* start Record extracts *

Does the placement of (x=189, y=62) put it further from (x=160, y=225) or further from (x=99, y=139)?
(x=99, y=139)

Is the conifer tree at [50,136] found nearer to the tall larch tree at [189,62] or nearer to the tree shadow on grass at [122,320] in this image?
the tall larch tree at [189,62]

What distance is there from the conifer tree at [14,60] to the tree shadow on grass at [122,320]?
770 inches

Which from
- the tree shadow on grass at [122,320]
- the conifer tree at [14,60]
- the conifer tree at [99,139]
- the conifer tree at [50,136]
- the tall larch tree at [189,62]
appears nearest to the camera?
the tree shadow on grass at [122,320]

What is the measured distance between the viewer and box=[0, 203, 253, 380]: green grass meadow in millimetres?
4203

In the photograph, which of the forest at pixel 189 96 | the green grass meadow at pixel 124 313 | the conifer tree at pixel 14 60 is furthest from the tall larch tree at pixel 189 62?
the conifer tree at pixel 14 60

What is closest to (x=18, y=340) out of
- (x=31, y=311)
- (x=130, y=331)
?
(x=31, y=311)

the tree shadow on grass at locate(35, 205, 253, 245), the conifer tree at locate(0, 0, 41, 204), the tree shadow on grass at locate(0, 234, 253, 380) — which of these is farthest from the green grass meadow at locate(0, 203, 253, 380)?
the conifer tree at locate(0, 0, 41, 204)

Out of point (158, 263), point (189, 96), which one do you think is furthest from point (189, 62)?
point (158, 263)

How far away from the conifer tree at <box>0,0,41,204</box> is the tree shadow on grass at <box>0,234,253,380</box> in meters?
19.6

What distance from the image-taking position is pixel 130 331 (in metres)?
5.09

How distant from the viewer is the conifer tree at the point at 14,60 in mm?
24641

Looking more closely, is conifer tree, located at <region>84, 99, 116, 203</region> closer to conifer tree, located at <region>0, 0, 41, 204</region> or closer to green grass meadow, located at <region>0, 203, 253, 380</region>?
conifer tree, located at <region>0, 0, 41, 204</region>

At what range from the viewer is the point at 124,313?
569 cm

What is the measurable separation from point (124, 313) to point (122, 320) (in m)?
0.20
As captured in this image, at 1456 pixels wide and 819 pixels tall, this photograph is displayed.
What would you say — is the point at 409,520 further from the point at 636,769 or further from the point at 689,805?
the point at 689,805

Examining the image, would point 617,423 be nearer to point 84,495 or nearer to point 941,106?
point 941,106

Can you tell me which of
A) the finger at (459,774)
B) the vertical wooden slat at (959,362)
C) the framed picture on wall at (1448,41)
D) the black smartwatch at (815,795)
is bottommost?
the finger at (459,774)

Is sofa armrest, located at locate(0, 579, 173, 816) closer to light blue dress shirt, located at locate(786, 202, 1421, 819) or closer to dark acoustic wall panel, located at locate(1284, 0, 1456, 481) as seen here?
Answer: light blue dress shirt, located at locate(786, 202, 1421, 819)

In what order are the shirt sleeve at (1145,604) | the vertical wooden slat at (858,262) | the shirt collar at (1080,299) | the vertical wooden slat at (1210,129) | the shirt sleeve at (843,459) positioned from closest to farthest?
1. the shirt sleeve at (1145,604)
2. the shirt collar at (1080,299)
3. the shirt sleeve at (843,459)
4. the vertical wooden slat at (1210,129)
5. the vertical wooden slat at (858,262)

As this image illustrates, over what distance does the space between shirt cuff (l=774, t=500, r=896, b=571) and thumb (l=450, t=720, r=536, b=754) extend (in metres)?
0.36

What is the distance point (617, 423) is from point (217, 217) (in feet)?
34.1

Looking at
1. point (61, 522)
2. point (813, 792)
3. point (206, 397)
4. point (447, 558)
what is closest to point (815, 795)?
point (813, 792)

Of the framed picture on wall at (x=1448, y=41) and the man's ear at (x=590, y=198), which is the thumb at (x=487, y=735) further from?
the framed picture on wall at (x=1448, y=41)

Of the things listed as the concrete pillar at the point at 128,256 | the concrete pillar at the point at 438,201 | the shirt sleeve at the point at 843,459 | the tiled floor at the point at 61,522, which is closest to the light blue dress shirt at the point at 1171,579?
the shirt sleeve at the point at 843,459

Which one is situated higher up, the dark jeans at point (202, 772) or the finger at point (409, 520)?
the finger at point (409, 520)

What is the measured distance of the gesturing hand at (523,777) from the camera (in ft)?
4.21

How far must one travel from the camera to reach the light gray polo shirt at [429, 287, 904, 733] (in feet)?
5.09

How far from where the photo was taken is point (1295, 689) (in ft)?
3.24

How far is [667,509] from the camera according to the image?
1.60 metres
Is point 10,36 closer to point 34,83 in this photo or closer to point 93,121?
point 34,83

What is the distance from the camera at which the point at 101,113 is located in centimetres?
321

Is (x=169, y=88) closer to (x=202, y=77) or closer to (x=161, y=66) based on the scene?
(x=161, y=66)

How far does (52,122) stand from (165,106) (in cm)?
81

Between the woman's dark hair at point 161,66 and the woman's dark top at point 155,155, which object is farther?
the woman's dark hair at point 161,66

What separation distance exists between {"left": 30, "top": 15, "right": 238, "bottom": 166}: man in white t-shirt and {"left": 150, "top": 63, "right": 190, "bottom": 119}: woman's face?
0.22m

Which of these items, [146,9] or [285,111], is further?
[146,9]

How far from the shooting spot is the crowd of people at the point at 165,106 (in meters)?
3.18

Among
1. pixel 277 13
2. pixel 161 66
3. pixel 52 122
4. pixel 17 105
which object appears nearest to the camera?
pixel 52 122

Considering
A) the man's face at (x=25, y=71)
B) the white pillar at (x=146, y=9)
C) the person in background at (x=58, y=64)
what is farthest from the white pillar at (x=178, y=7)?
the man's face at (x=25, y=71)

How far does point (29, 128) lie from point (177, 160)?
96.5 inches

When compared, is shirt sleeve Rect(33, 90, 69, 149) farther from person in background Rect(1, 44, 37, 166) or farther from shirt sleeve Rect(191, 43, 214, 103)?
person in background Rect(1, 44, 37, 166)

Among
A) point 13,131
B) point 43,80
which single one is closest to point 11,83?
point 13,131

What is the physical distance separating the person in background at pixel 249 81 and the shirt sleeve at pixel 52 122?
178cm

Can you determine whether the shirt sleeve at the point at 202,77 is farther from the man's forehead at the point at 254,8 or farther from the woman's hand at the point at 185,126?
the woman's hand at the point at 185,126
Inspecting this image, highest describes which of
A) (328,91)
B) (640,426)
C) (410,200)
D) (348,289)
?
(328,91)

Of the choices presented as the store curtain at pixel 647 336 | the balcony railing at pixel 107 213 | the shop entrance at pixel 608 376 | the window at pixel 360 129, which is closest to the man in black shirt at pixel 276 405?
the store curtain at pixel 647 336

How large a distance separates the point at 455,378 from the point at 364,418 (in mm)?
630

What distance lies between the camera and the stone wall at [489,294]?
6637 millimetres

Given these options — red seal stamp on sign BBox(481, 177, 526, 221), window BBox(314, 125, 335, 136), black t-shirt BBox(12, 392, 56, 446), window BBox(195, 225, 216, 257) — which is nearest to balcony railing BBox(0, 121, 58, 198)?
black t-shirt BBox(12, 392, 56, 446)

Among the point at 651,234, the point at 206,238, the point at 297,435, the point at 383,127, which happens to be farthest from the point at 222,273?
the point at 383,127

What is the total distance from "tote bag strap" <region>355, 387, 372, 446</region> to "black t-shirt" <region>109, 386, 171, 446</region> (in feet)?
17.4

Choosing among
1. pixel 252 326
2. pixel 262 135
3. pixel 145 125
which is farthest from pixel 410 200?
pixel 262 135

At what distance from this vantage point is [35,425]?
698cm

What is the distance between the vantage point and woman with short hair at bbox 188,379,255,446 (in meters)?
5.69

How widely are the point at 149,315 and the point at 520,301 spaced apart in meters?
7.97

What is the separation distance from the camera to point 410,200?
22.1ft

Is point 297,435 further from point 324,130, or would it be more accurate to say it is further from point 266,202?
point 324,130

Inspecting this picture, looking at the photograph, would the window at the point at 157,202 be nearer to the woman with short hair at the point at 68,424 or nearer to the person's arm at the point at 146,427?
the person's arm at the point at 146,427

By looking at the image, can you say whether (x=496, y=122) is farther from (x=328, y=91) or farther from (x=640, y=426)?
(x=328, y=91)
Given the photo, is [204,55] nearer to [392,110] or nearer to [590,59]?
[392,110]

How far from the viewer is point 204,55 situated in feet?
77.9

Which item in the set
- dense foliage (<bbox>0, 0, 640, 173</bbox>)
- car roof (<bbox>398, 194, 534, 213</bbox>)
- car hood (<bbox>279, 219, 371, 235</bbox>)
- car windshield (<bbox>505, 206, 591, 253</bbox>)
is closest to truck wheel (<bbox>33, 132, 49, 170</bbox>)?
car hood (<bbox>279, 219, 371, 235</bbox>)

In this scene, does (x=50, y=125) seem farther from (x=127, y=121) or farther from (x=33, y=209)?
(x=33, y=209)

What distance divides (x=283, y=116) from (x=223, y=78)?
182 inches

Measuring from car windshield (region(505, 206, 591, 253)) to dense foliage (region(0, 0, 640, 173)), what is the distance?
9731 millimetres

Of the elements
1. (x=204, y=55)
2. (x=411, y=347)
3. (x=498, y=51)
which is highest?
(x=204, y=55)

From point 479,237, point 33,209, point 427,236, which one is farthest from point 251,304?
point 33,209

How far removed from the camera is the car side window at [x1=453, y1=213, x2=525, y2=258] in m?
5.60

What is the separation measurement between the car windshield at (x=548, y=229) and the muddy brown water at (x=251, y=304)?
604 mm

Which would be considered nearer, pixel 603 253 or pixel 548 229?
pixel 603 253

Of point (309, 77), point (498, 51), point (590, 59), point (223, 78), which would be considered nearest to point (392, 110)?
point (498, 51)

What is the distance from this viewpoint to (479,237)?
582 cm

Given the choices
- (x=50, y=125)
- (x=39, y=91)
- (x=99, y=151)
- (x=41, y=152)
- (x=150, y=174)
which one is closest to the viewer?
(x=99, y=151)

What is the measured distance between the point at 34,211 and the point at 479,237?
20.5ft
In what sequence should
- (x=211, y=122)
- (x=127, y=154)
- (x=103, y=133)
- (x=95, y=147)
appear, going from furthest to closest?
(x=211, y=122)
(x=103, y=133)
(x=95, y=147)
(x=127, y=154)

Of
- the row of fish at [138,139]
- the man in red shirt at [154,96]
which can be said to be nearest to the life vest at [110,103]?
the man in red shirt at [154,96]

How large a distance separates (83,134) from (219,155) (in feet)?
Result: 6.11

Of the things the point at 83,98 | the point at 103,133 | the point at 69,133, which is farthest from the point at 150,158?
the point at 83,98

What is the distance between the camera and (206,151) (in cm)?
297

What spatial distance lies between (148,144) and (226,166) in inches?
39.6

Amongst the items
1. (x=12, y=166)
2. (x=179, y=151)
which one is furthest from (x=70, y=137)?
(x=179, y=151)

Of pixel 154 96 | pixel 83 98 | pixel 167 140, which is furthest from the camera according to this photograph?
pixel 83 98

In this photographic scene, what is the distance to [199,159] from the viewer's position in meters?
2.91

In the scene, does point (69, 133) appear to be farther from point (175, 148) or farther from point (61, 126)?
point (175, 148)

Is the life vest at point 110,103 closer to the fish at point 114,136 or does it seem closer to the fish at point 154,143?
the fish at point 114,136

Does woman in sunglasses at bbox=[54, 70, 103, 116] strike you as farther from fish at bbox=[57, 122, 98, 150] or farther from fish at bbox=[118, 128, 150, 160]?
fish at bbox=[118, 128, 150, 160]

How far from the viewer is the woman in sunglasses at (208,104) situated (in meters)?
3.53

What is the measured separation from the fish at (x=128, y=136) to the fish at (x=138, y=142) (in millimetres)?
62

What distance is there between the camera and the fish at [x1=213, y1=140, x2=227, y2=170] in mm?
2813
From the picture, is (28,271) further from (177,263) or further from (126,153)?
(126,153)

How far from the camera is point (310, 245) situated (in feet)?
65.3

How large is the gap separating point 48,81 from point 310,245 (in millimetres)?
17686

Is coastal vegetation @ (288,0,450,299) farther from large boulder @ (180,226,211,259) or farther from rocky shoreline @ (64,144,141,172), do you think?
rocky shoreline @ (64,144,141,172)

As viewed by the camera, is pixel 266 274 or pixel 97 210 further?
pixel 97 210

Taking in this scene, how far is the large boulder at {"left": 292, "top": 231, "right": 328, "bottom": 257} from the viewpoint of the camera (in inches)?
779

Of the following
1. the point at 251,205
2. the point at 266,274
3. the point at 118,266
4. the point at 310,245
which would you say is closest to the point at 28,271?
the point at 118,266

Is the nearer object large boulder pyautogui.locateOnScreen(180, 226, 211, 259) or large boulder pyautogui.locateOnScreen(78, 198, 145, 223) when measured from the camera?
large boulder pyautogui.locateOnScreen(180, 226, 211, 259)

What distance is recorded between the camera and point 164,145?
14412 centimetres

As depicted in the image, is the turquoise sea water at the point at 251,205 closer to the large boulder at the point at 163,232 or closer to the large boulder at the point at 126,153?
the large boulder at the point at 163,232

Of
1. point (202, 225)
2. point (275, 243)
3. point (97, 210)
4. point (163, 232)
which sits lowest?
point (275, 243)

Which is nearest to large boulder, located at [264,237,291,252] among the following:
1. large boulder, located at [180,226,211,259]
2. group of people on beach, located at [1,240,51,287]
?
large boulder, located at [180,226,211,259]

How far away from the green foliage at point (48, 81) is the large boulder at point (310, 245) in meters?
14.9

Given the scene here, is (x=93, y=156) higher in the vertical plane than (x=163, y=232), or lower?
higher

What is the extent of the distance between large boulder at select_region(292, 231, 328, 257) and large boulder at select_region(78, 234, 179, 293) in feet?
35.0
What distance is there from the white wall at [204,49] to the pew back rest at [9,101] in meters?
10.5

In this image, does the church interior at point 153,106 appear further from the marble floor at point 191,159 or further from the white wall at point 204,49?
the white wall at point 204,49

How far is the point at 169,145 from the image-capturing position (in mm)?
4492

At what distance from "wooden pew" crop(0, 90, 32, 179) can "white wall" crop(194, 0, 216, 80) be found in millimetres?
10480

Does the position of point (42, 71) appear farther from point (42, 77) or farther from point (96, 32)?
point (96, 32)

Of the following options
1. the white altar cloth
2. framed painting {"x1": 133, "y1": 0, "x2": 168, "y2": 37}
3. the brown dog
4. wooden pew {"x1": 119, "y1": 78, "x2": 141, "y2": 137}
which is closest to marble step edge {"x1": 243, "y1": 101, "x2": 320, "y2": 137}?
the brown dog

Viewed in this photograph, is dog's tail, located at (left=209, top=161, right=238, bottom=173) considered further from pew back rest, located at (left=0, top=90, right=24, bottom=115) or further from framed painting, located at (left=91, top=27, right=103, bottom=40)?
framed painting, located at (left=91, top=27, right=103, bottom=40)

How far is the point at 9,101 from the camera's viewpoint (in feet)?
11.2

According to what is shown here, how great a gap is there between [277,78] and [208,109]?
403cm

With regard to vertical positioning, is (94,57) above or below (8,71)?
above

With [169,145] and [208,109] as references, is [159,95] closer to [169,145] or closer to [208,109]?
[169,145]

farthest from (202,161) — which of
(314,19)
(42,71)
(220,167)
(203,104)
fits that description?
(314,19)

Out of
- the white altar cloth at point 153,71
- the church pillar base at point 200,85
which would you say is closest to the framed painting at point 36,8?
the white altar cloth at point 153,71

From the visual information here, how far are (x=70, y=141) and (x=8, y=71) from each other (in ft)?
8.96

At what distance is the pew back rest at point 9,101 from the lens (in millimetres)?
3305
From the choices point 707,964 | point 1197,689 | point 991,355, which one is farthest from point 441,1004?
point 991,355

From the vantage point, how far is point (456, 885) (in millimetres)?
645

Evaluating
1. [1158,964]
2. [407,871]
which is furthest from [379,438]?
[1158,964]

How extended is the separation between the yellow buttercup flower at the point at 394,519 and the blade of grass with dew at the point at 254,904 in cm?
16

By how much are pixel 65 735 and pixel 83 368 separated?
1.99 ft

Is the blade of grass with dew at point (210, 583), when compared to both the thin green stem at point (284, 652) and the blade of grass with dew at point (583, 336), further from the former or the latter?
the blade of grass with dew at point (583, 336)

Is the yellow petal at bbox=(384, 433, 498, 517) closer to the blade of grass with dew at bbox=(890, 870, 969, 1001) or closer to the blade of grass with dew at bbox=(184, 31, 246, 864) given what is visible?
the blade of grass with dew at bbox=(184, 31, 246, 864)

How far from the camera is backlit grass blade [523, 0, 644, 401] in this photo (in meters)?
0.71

* end Record extracts *

**Stated task**: Render the rows from the line containing "How far from the camera is backlit" through the end of the rows as a two-column CSV with the headers "text" and "answer". Put each row's text and its answer in separate quoted fields, with line breaks replaced by spaces.

**Task response**:
text,answer
"How far from the camera is backlit grass blade [523, 0, 644, 401] in this photo (in meters)?","0.71"